··· Text excerpt ···
GILLRAY (James).

Britania's Assassination. or___The Republicans Amusement.

"ONE OF THE BOLDEST POST-REVOLUTIONARY ATTACKS LEVELED AGAINST THE NEW MINISTRY"

Etching with hand colouring on wove paper (360 x 243mm). Trimmed to the plate mark, three small pin marks in the upper left-hand corner of the sheet, a little dusty at the edges, imprint slightly faded but otherwise fine. Neatly mounted on a sheet of modern paper.

London: [engraved by James Gillray and sold] by E[lizabeth] d’Archery, May 18th, 1782.

£3,800.00

Catalogue of Political and Personal Satires in the British Museum (vol V, 5987). The American Revolution in drawings and prints; a checklist of 1765-1790 graphics in the Library of Congress no. 818. The copy at the Lewis Walpole Library is also on wove paper. A re-strike exists with “Gillray fecit” in the lower right-hand corner of the print (which is not present here) and Swann Galleries offered a copy of the print in 2020 which has the watermark “Fellows” (not present here either) and was thought to be a later impression. Both examples in the British Museum are uncoloured.

“He that Fights & runs away,

May live to fight another day“

A fine and important caricature by James Gillray in which a Native American is seen fleeing with the head and arm of Britannia while republicans at home (such as Wilkes and Burke) attack the remains of the statue.
···
### Exercise tasks
1 – Decide whether each statement agrees with the Gillray print listing, answering yes or no and quoting the deciding words: (a) The print is a hand-colored etching on wove paper. (b) This copy carries the watermark "Fellows." (c) Both examples in the British Museum are colored.
2 – Please extract the passage of the Gillray print listing between "Britania's Assassination. or___The" and "May 18th, 1782.", inclusive.
··· Data rows ···
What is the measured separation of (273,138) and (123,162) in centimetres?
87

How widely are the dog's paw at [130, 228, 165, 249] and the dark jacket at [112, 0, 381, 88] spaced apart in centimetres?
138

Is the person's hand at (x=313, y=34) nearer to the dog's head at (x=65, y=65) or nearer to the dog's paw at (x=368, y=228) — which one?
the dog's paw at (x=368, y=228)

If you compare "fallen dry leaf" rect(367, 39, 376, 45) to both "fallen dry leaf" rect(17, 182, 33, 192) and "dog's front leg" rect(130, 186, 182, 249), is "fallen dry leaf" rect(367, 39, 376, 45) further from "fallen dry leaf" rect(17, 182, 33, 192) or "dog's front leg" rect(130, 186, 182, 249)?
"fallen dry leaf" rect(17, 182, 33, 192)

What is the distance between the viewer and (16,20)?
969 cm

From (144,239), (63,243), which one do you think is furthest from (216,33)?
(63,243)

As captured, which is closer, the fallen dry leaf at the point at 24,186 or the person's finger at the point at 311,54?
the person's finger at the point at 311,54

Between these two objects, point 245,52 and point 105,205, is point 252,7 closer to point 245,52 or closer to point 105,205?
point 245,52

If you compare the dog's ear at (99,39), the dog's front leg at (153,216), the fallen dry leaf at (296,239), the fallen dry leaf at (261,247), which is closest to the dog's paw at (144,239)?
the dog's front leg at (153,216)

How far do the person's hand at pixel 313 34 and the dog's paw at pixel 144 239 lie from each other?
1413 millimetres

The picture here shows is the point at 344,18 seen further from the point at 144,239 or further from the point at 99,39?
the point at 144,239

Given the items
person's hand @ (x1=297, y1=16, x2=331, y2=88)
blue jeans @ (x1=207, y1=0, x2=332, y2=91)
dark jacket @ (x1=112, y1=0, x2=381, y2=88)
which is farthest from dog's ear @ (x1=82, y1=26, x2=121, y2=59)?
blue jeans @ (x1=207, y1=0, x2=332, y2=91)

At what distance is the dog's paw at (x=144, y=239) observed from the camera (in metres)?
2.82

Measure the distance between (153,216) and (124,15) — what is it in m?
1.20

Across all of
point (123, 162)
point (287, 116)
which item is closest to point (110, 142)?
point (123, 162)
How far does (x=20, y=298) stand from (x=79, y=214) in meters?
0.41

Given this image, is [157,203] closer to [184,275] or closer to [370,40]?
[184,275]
···
### Solutions in order
1 –
(a) Yes: "Etching with hand colouring on wove paper (360 x 243mm)."
(b) No: "has the watermark “Fellows” (not present here either)"
(c) No: "Both examples in the British Museum are uncoloured."

2 –
Britania's Assassination. or___The Republicans Amusement.

"ONE OF THE BOLDEST POST-REVOLUTIONARY ATTACKS LEVELED AGAINST THE NEW MINISTRY"

Etching with hand colouring on wove paper (360 x 243mm). Trimmed to the plate mark, three small pin marks in the upper left-hand corner of the sheet, a little dusty at the edges, imprint slightly faded but otherwise fine. Neatly mounted on a sheet of modern paper.

London: [engraved by James Gillray and sold] by E[lizabeth] d’Archery, May 18th, 1782.